Task to complete: Write out the listing below character for character, though without its pictures.
******
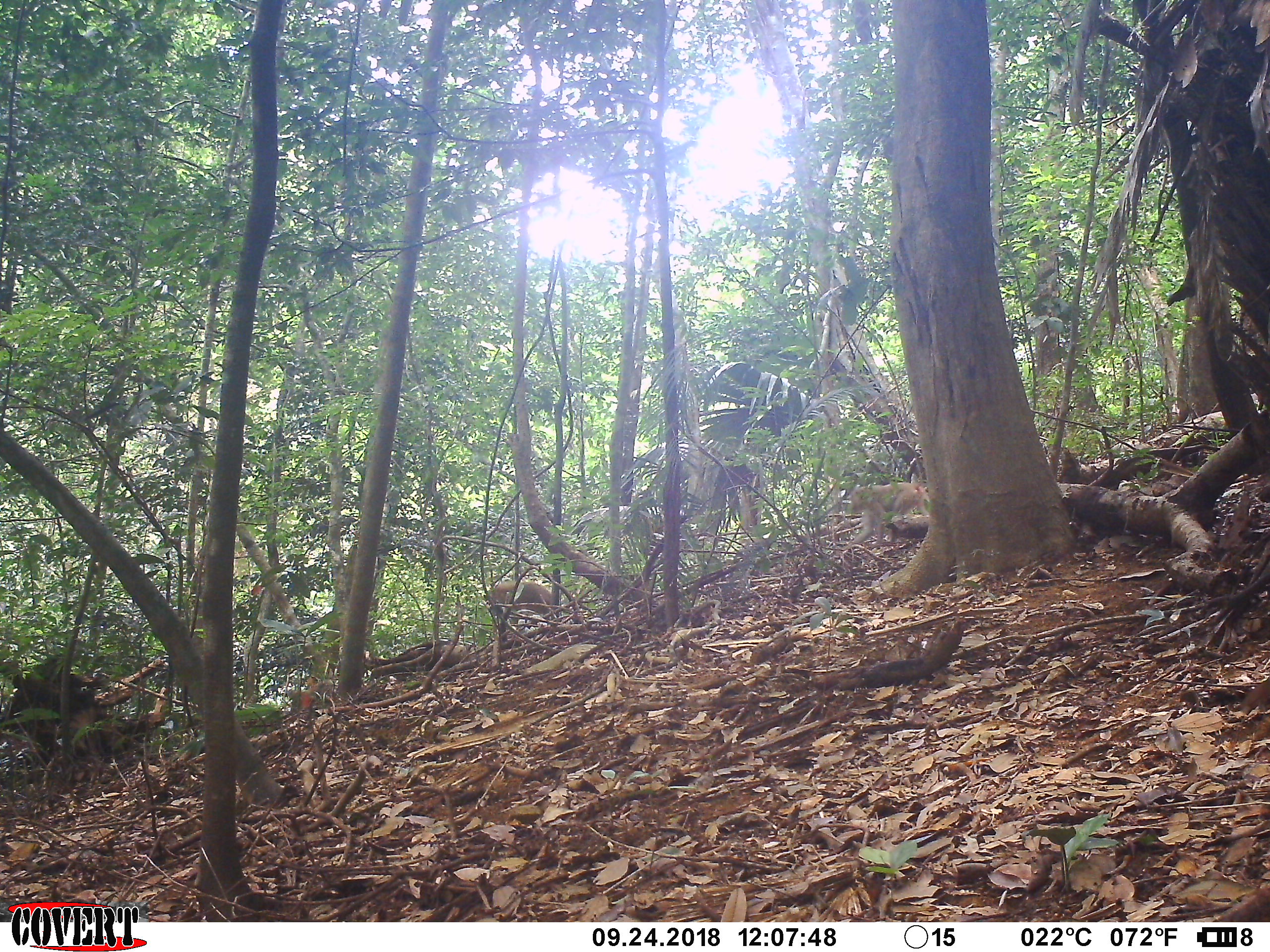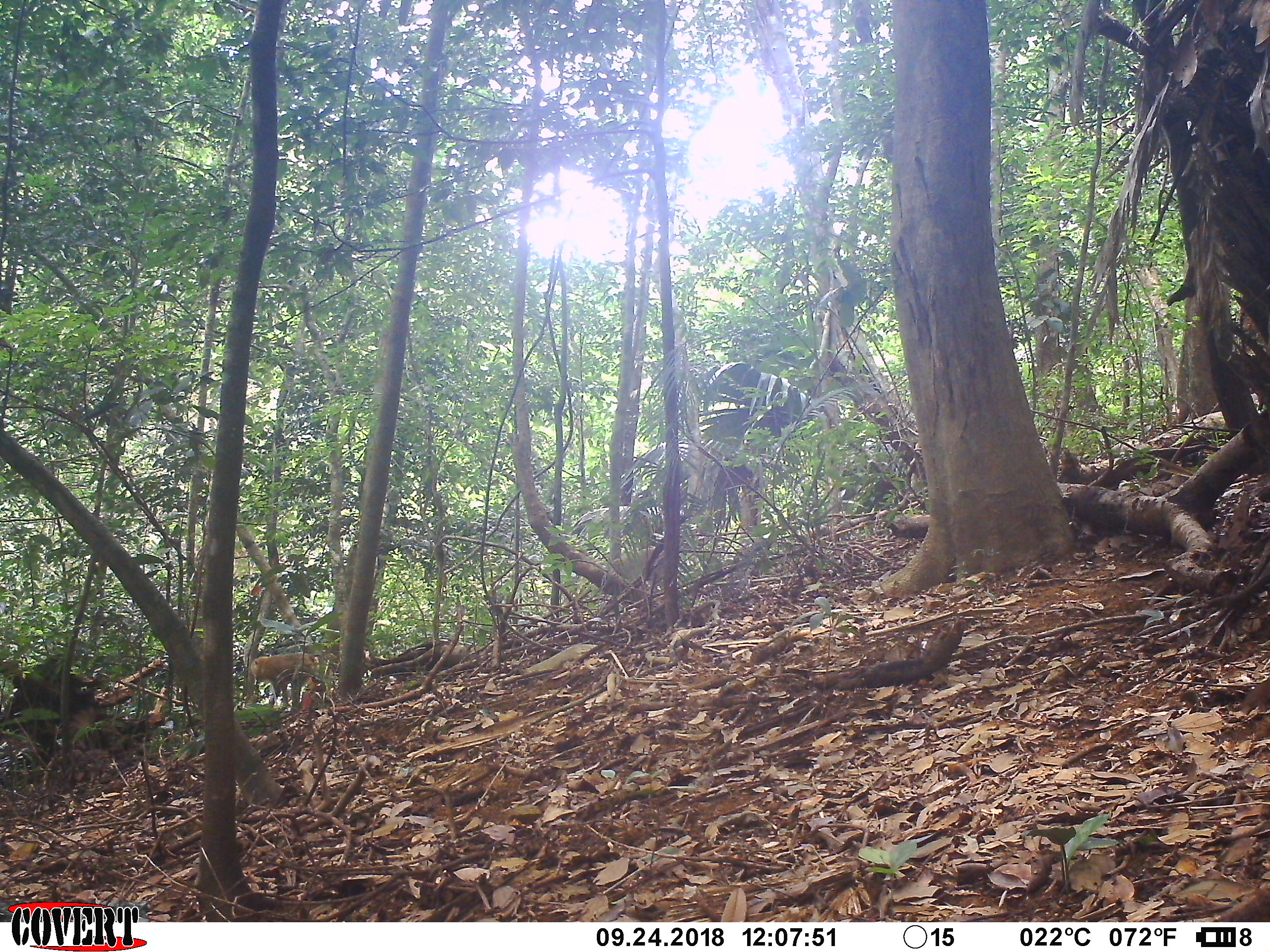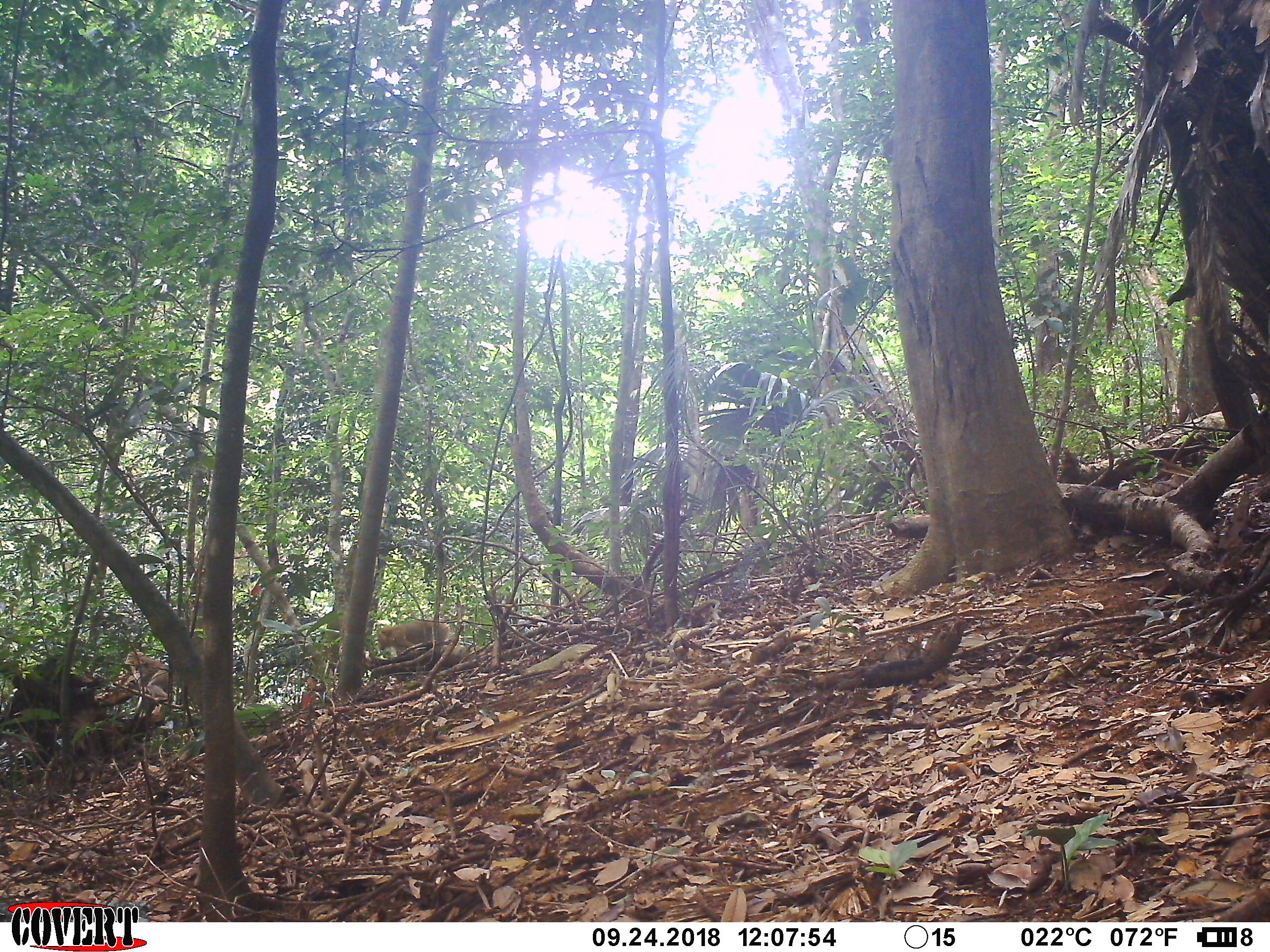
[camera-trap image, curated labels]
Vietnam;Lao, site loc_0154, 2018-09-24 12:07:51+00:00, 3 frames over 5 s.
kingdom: Animalia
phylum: Chordata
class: Mammalia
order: Primates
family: Cercopithecidae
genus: Macaca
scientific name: Macaca nemestrina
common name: pig-tailed macaque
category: pig tailed macaque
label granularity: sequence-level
******
Task output:
[camera-trap image, curated labels]
Vietnam;Lao, site loc_0154, 2018-09-24 12:07:51+00:00, 3 frames over 5 s.
kingdom: Animalia
phylum: Chordata
class: Mammalia
order: Primates
family: Cercopithecidae
genus: Macaca
scientific name: Macaca nemestrina
common name: pig-tailed macaque
category: pig tailed macaque
label granularity: sequence-level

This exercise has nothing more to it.